A cerâmica, como arte do tempo, não revela em seus objetos todas suas antecedências. O que esta exposição procura é justamente dar visibilidade ao processo de criação, mostrar os pensamentos e reflexões que acontecem durante o percurso e trazer o lugar de trabalho e tudo aquilo que acompanha a construção do trabalho e permanece como presença oculta.
Vernissage dia 11 de julho às 18:00
Associação Chico Lisboa
Galeria do DMAE
R. 24 de Outubro, 200
Porto Alegre, RS
Em um só corpo
Quando as mãos sonham, elas produzem gestos. Quando elas tocam na argila, elas tocam esses gestos, construindo no corpo do barro a letra, o pensamento e a emoção resgatadas da memória de quem conhece o mundo pelo toque.
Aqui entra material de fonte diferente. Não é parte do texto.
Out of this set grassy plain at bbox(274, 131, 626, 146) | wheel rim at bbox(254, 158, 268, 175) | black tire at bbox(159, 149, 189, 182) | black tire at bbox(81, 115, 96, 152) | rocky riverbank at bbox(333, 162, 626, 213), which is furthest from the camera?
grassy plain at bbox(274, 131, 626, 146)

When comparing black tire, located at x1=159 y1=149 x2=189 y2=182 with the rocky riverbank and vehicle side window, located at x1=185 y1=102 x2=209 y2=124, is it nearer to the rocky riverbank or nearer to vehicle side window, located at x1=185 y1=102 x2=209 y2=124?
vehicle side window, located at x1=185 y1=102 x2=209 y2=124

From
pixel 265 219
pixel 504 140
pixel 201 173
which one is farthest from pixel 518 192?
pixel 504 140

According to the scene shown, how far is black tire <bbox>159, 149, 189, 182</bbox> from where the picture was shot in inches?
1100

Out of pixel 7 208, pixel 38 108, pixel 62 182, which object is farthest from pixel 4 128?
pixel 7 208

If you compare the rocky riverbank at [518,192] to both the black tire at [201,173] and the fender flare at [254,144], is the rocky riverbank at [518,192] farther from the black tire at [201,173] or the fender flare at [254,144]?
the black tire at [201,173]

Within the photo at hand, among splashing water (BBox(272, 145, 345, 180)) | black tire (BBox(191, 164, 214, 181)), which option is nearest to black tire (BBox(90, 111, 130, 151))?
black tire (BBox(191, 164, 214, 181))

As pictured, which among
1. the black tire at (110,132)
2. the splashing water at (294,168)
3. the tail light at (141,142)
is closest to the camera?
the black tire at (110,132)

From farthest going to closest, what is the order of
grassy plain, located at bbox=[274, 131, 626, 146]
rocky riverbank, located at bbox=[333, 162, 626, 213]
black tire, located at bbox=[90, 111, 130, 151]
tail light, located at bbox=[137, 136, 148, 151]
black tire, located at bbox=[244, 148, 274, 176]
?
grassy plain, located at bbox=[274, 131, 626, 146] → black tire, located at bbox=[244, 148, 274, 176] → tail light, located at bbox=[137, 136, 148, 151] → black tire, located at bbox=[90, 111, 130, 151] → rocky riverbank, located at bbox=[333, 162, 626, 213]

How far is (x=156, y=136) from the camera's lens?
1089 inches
Quando se está modelando, a existência passa a ter corpo e este corpo toca o artista, afetando-o, apaixonando-o e mobilizando-o.
Esses gestos produzem pensamentos, reflexões, propõem ao artista um posicionamento, um pensar-se no mundo e sobre o mundo. A argila é cheia de conversas silenciosas. Coisas da mão, do corpo e do tempo.
O corpo que toca e se deixa tocar, que entende a cerâmica como uma conversa entre dois corpos vivos produz pensamento. A cerâmica é o pensamento da mão e ela pode prescindir da razão, pode ser puro devaneio, sonho, irrealidade, mas essas podem ser mais reais que a própria realidade.
O objeto cerâmico, como objeto em si, não carrega necessariamente todo esse processo tão complexo, não traz à tona esse sonho da mão, apenas as marcas dessas conversações ficam presas na memoria do corpo da cerâmica. Os gestos estão presos para sempre na argila. A ancestralidade do barro, tudo o que antecedeu ao gesto que mobilizou o artista pede um tempo, vira apenas memória de um processo.
O sonho de quem faz cerâmica é tentar trazer um pouco para a peça a emoção do processo, revelando o devaneio da descoberta da mão, fazendo ouvir os sussurros, os murmúrios do toque e assim, trazer aquilo que acontece no tempo em que as coisas estão sendo feitas. Desta maneira, estabelece-se este ciclo de incompletude onde uma coisa leva à outra e constrói ou sugere outras e onde o vazio é necessário e o tempo passa a existir nesses intervalos. Portanto, percebemos nossa própria existência, sentindo o tempo no corpo, na umidade da peça, na flexibilidade da matéria. Se este tempo existe é porque ele nos toca e assim, também podemos tocar os outros, construindo o ciclo silencioso de afetos.
Esta exposição propõe justamente um desvelar de processos, não como relatórios técnicos ou descritivos, mas sim, como pensamento vivo e pulsante de cada artista. Por isso o texto junto ao trabalho. Ele não serve para explicar ou revelar segredos, nem tornar literária as intenções de cada artista, mas sim, preencher o vazio entre o objeto e o corpo do artista, resgatando o pensamento e a poesia que vem da manualidade.
A cerâmica como arte do tempo e das profundas transformações traz, na própria argila, a complexidade de todas as relações. O que chamamos de argila não é um suporte passivo produzido pelo homem; é sim, uma matéria instável e suscetível que está em constante transformação, fruto de um processo de intensa mudança, ou como escreve Sirlene Giannotti “(…) um fragmento de um processo em fluxo perpétuo de uma rede de eventos geológicos. Trata-se, portanto de uma matéria que pertence a uma ciranda de acontecimentos, onde água, ar, calor e tempo estão entrelaçados em uma dinâmica perpétua. Fazer cerâmica é, nesse sentido, intervir e acelerar o tempo geológico. Transformamos uma rocha sedimentar hiper hidratada (argila) em uma rocha magmática (cerâmica) (…)”1.
Rodrigo Núñez – curador
Dr em Poéticas visuais pela UFRGS
Prof do Departamento de Artes Visuais da UFRGS
1 GIANNOTTI, Sirlene M. Encantarias do sertão: percepção imaginativa e imaginação criadora na arte do barro de Maria Lira Marques. Tese. USP, São Paulo, p. 348, 2023.